Table 6 analyzes the percentage of time that RLT cut separation takes out of overall running time, showing the arithmetic mean and maximum over all instances, numbers of instances for which the percentage was within a given interval, and numbers of failures. The average percentage is reduced from \(54.2\%\) to \(2.8\%\) for MILP instances and from \(15.1\%\) to \(2.4\%\) for MINLP instances, and the maximum percentage is reduced from \(99.6\%\) to \(71.6\%\) for MILP instances, but remains at \(100\%\) for MINLP instances. The numbers of failures are reduced with Marking-on, mainly due to avoiding failures that occur when the solver runs out of memory.

Table 6. Separation times

Projection filtering has a minor impact on performance. When comparing the runs where projection filtering is disabled and enabled, the relative difference in time and nodes does not exceed \(1\%\) on both MILP and MINLP instances, except for affected MILP instances where projection filtering decreases the number of nodes by 4%. This is possibly occurring due to the effect of prioritizing McCormick inequalities to RLT cuts when enforcing derived product relations. The number of solved instances remains almost unchanged, with one less instance being solved on both MILP and MINLP test sets when projection filtering is enabled.

5.4 Experiments with Gurobi

In this subsection we present results obtained by running the mixed-integer quadratically-constrained programming solver Gurobi 10.0 beta [11]. The algorithms for implicit product detection and RLT cut separation are the same as in SCIP, although implementation details may differ between the solvers.
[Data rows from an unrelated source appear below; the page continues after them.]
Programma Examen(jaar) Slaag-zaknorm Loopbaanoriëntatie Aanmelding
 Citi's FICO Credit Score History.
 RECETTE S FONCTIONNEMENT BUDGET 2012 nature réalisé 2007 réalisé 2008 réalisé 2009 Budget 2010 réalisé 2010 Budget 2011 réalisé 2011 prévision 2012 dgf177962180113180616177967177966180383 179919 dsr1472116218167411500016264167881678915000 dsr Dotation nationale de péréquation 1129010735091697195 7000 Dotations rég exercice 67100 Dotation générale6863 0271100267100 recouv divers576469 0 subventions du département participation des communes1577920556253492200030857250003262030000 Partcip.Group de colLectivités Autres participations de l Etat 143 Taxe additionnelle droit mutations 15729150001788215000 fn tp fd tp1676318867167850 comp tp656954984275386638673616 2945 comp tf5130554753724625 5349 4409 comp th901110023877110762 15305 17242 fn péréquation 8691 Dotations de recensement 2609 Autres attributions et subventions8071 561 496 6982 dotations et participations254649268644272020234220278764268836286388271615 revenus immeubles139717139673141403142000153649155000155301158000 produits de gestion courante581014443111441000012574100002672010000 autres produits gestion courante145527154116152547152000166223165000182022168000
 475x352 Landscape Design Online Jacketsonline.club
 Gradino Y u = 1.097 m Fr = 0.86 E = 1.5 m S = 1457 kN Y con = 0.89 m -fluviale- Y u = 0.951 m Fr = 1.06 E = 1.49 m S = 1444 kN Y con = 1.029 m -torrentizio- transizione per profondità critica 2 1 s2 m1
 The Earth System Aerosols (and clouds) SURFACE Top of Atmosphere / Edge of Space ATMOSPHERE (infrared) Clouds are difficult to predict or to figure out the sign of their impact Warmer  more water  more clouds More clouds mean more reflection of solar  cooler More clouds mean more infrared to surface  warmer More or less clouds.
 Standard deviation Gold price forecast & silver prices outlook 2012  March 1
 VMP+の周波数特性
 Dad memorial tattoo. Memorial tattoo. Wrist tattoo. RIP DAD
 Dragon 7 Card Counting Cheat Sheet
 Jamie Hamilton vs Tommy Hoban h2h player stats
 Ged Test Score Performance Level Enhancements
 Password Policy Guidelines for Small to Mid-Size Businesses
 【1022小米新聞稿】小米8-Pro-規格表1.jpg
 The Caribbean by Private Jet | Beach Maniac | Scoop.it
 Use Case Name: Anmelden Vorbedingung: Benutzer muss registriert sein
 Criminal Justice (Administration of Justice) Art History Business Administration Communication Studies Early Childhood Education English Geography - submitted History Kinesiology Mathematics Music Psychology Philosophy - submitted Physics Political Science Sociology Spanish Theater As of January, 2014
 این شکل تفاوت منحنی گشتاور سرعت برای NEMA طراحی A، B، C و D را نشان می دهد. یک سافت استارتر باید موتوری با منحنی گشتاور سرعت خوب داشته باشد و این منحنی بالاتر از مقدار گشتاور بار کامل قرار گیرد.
The internal Gurobi test set was used, comprised of models sent by Gurobi customers and models from public benchmarks, chosen in a way that avoids overrepresenting any particular problem class. Whenever RLT cuts were enabled, so was implicit product detection, row marking and projection filtering. The time limit was set to 10000 s.

Table 7 shows, for both MILP and MINLP test sets, the numbers of instances in the test sets and their subsets, and the ratios of shifted geometric means of running time and number of nodes of the runs with RLT cuts enabled, to the same means obtained with RLT cuts disabled. The last row shows the numbers of instances solved with one setting and unsolved with the other, that is, for example, “RLT off: +41” means that 41 instances were solved with the setting “off” that were not solved with the setting “on”.

While the results cannot be directly compared to those obtained with SCIP due to the differences in the experimental setup, we observe the same tendencies. In particular, RLT cuts yield small improvements on MILP instances which become more pronounced on subsets [100,timelim] and [1000,timelim], and larger improvements are observed on MINLP instances both in terms of geometric means and numbers of solved instances. Relative differences are comparable to those observed with SCIP, but the impact of RLT cuts is larger in Gurobi, and no slowdown is observed with Gurobi on any subset of MILP instances.

Table 7. Results obtained with Gurobi 10.0 beta

5.5 Summary

RLT cuts yield a considerable performance improvement for MINLP problems and a small performance improvement for MILP problems which becomes more pronounced for challenging instances. The new separation algorithm drastically reduces the computational burden of RLT cut separation and is essential to an efficient implementation of RLT cuts, enabling the speedups we observed when activating RLT.